Aortic Valve Replacement
The Aortic Valve
The aortic valve is one of the four valves of the heart. The other three are the tricuspid, the pulmonary and the mitral valves. The aortic valve is located between the left ventricle of the heart and the aorta. It normally has three cusps or leaflets, while approximately 2% of the population have an aortic valve with two leaflets (bicuspid).
The aortic valve opens fully when the left ventricle contracts (systole) allowing blood to be expelled forward into the aorta. The aortic valve closes when the contraction ends (diastole) preventing blood from flowing backwards into the left ventricle.
The term aortic valve disease includes conditions such as stenosis, regurgitation or mixed disease.
Aortic Valve Stenosis
The aortic valve might sometimes become thickened with age. Its cusps become calcified and immobile leading to narrowing (stenosis) of the valve. As a result, the heart pumps blood under high resistance leading to symptoms such as shortness of breath, chest tightness and dizzy spells. If left untreated, aortic valve stenosis results in thickening of the left ventricle followed by failure of its function.
Aortic valve regurgitation (insufficiency)
In this condition, the aortic valve does not close fully allowing the backward flow of blood. Aortic valve regurgitation places the left ventricle under strain as it has to accommodate abnormally high volumes of blood. It results in enlargement of the heart and heart failure. Shortness of breath on exertion is the commonest symptom. Conditions associated with regurgitation of the aortic valve include bicuspid aortic valve, degeneration of the cusps, enlargement of the aorta, Marfan’s syndrome and infections (endocarditis).
Treatment for aortic valve disease
A large body of research work has been carried out aiming to answer the question of when and how to replace the aortic valve. In general, the aortic valve needs replacement when the stenosis or regurgitation cause symptoms or enlargement of the heart.
The commonest technique of aortic valve replacement involves complete opening of the chest bone (sternum), connecting the patient with cardiopulmonary bypass, stopping the heart before the valve is removed and a new artificial valve is sewn in.
Risks – Aortic valve replacement carries on average a 1-2% risk that the patient might die or suffer a stroke during or immediately after the operation. Left untreated, however, the risk of heart failure and death if significantly higher.
There is currently a large number of different artificial (prosthetic) aortic valves available. Prosthetic valve can be divided into two types: Tissue or mechanical
Tissue aortic valves – Tissue prosthetic aortic valves are made of animal tissue that is mounted within an artificial frame. They have an average durability between ten and fifteen years following which they often need re-intervention. Modern tissue valves are likely to last longer that the ones used in the past. The main advantage of tissue valves is that they do not require blood thinning medication (anti-coagulants such as warfarin).

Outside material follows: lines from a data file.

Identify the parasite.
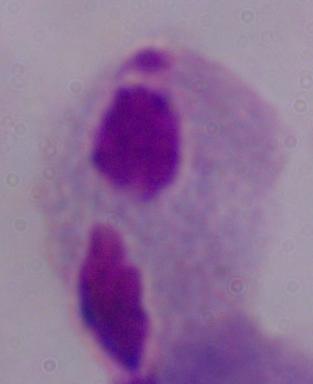
This is a trichomonad.

Summary:
  - Magnification: 1000x
  - Modality: photomicrographGive the position of every malaria parasite.
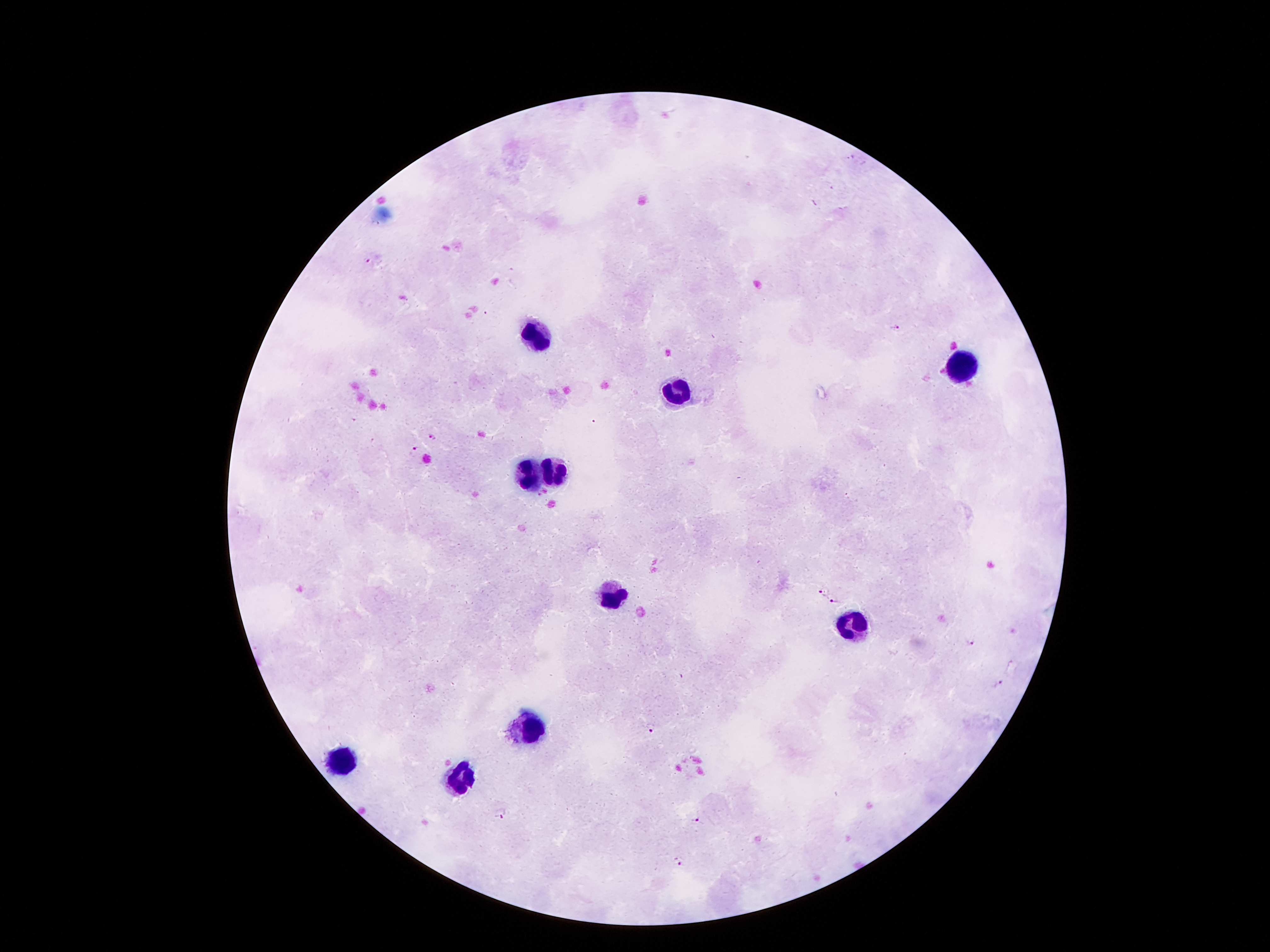
Approximate centers as {x, y} in pixels.
Malaria parasites: {366, 260}, {895, 328}, {435, 437}, {415, 449}, {821, 594}, {834, 602}, {970, 642}, {999, 684}, {652, 729}, {499, 813}, {698, 822}, {677, 862}.

leukocyte locations = {532, 335}, {960, 370}, {679, 393}, {552, 469}, {528, 477}, {614, 596}, {851, 626}, {528, 725}, {345, 759}, {460, 780}
magnification = 100x
field of view = one from this slide
patient malaria status = positive for Plasmodium falciparum
image size = 1270×952 pixels
capture = smartphone through the microscope eyepiece
preparation = thick blood film
stain = Giemsa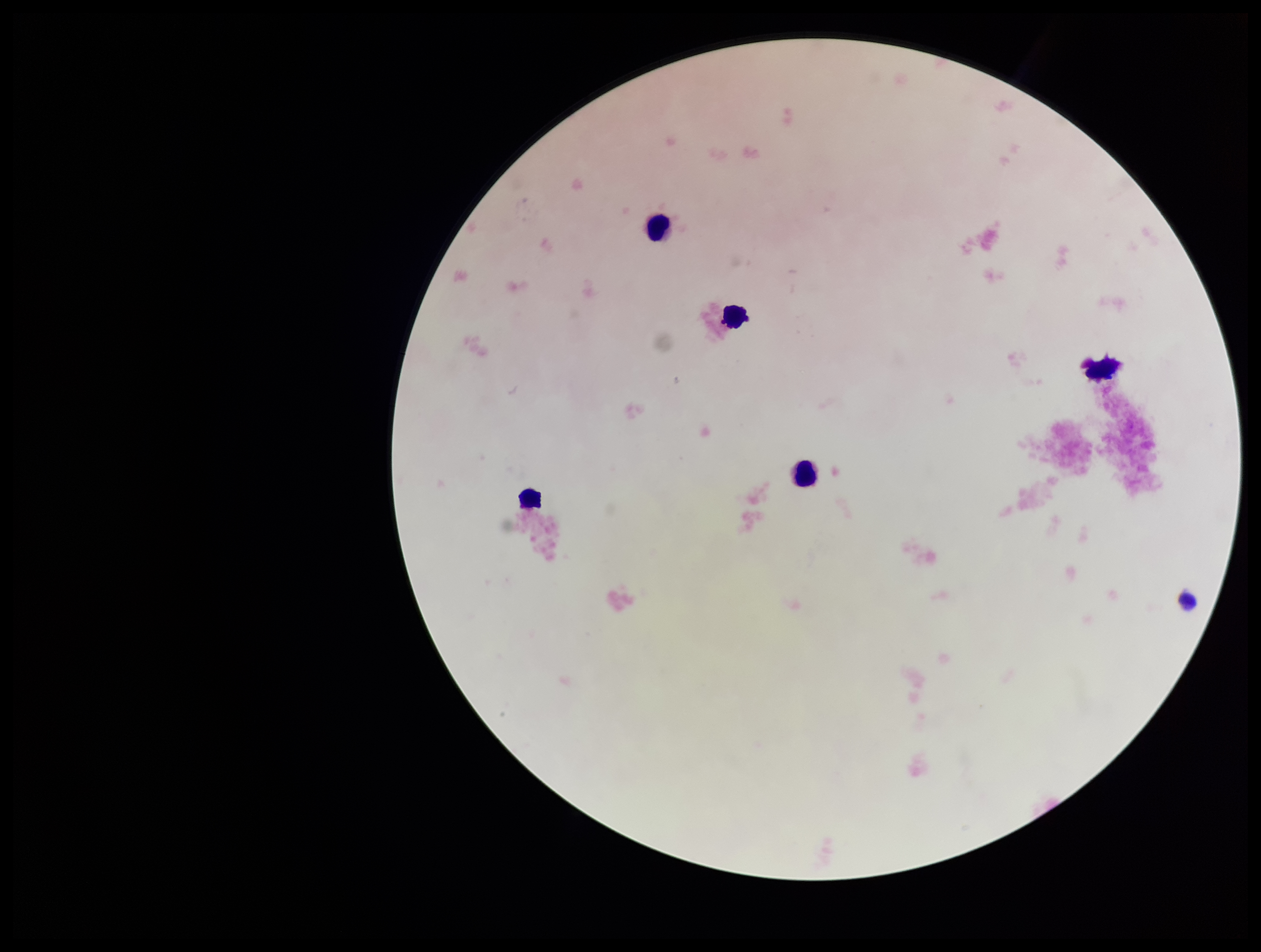
stain: Giemsa
leukocyte_count: 5
capture: smartphone photograph through the microscope eyepiece
parasite_count: 0
image_size: 1261×952 pixels
plasmodium_parasites: none seen
patient_malaria_status: negative
preparation: thick blood smear
field_of_view: one from this slide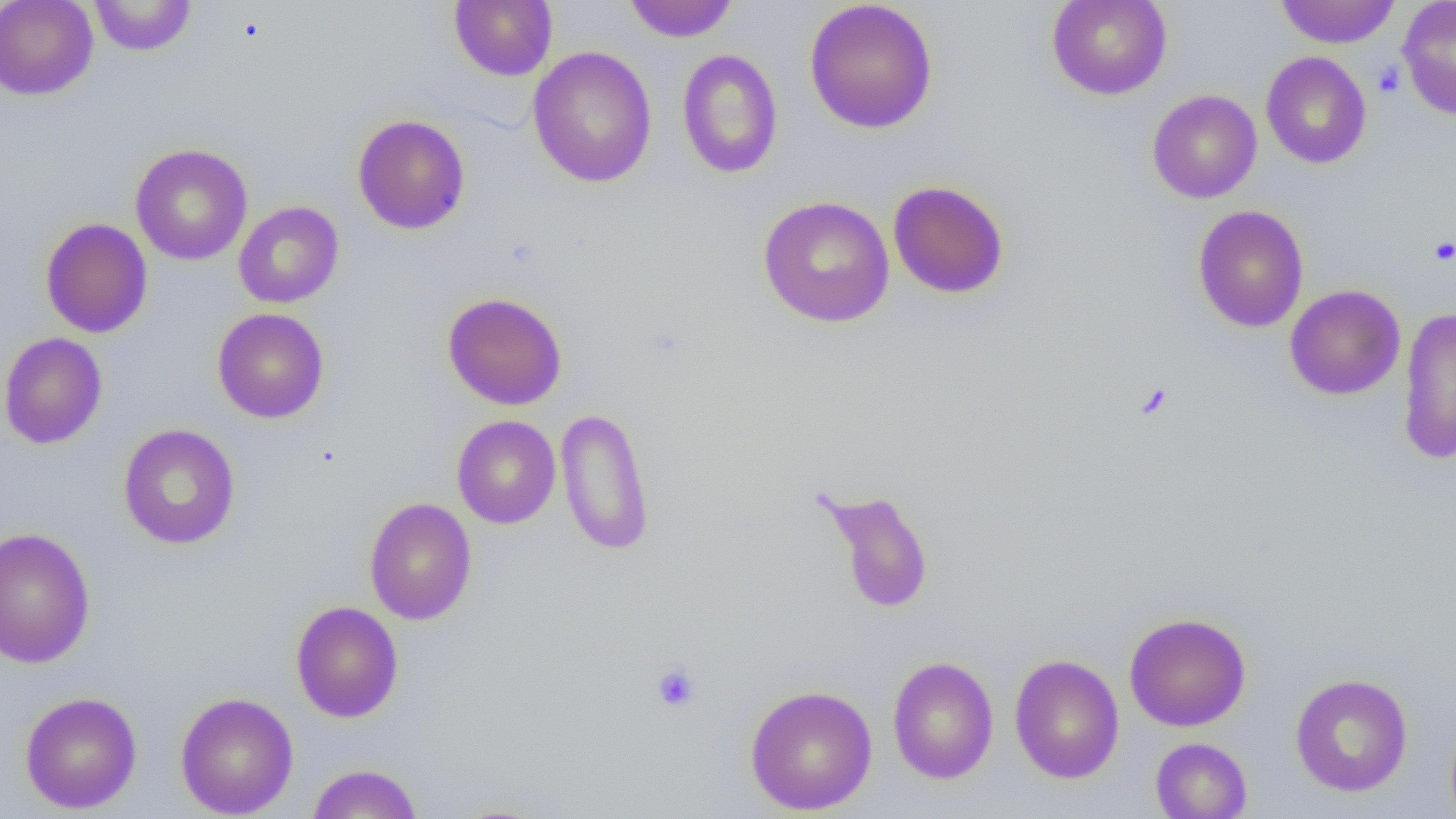
slide_level_diagnosis: no evidence of blood parasites
modality: light microscopy
platelet_locations: 'approximate bounding boxes as [x1, y1, x2, y2] in pixels: [1373, 61, 1405, 97], [1429, 236, 1456, 265], [650, 661, 701, 713]'
uninfected_red_blood_cell_locations: 'approximate bounding boxes as [x1, y1, x2, y2] in pixels: [0, 0, 98, 100], [89, 0, 196, 56], [449, 0, 557, 81], [623, 0, 738, 42], [804, 0, 938, 134], [1046, 0, 1172, 100], [1275, 0, 1400, 48], [1397, 0, 1456, 120], [528, 46, 657, 188], [677, 48, 783, 179], [1261, 51, 1372, 169], [1147, 89, 1262, 203], [352, 114, 471, 235], [130, 143, 252, 265], [887, 180, 1010, 299], [758, 196, 895, 328], [233, 201, 344, 308], [1192, 205, 1309, 333], [40, 218, 153, 338], [1285, 284, 1405, 400], [442, 292, 568, 410], [1397, 307, 1456, 464], [212, 308, 329, 423], [0, 332, 107, 449], [555, 406, 656, 557], [452, 415, 561, 529], [117, 423, 240, 549], [818, 487, 935, 615], [364, 498, 477, 625], [0, 526, 96, 668], [290, 601, 403, 723], [1123, 612, 1251, 732], [1009, 653, 1124, 784], [887, 655, 999, 784], [1290, 673, 1413, 797], [744, 684, 878, 815], [19, 691, 142, 814], [175, 691, 299, 818], [1150, 737, 1252, 818], [307, 763, 423, 819]'
field_of_view: single
image_size: 1456×819 pixels
preparation: thin blood smear
magnification: 1000x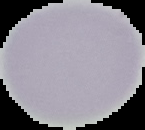

{
  "image_type": "segmented cell region with the area outside set to black",
  "preparation": "thin blood smear",
  "image_size": "145×130 pixels",
  "malaria_status": "uninfected"
}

Mechanical aortic valves – These are made of totally artificial material such as pyrolytic carbon and titanium. They last for a very long time but can cause formation of clots inside the aorta. They do, therefore, require thinning of the blood (anti-coagulation) through warfarin. Recent studies have demonstrated that certain types of mechanical valves can be used safely with low levels of warfarin.
Trans-catheter Aortic Valve Implantation (TAVI)
TAVI allows the insertion of a prosthetic tissue valve through a puncture in the femoral artery. The valve is then advanced and deployed within the stenotic native aortic valve. TAVI has revolutionised the treatment od aortic valve stenosis in patients who are over the age of 75 or who are regarded are high risk for open surgery. It is not widely used in young patient as there is uncertainty concerning its durability.
Sutureless Aortic Valves
These are tissue prosthetic valves that are inserted surgically and do not require the use of stitches. Their advantages include rapid deployment, larger size and the option of performing TAVI in the future. I have extensive experience with the use of sutureless valves and use them as my first choice, following of course consultation with my patients. Sutureless valves allow me a quicker operation in complicated procedures and facilitate minimally invasive aortic valve surgery. Mr Asimakopoulos has large experience with the CorCym Perceval™ sutureless valve. He has used it to treat patients with aortic valve stenosis and has taught other surgeons both nationally and internationally the usage of such valves.
Minimal Access Surgery
This allows replacement of the aortic valve through a smaller incision through the upper one third of the sternum. It is often associated with less pain, improved respiration and quicker recovery after surgery. I perform most aortic valve replacement through this technique.
Detailed information on the topic of aortic valve disease and treatment is included in the ‘2021 ESC/EACTS Guidelines for the management of valvular heart disease’.
Your first consultation will take place in the out-patient clinic. If you are an NHS patient you will need to have been referred by your cardiologist. Private patients may need authorisation from private medical insurance.